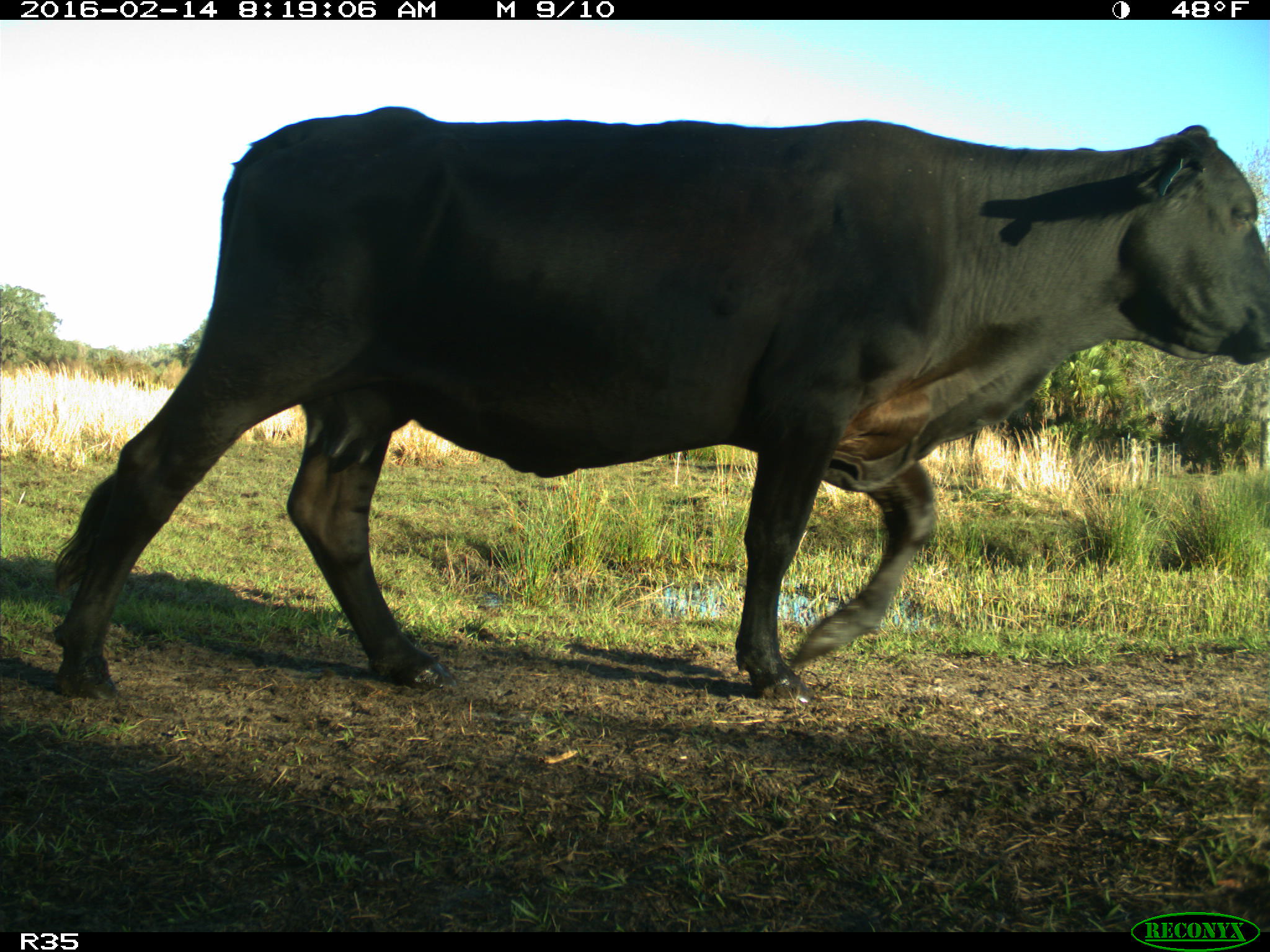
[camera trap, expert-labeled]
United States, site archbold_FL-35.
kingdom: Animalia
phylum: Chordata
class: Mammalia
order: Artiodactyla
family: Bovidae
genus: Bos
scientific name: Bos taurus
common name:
########################################
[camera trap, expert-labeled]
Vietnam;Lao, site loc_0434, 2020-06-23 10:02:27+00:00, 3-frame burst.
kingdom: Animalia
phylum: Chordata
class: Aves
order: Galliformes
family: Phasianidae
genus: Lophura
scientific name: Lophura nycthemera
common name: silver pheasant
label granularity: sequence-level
########################################
=== Exercise goal ===
The string "site" may appear in lines of the entries above. Say how many such lines there are, as a number only.

=== Solved exercise ===
2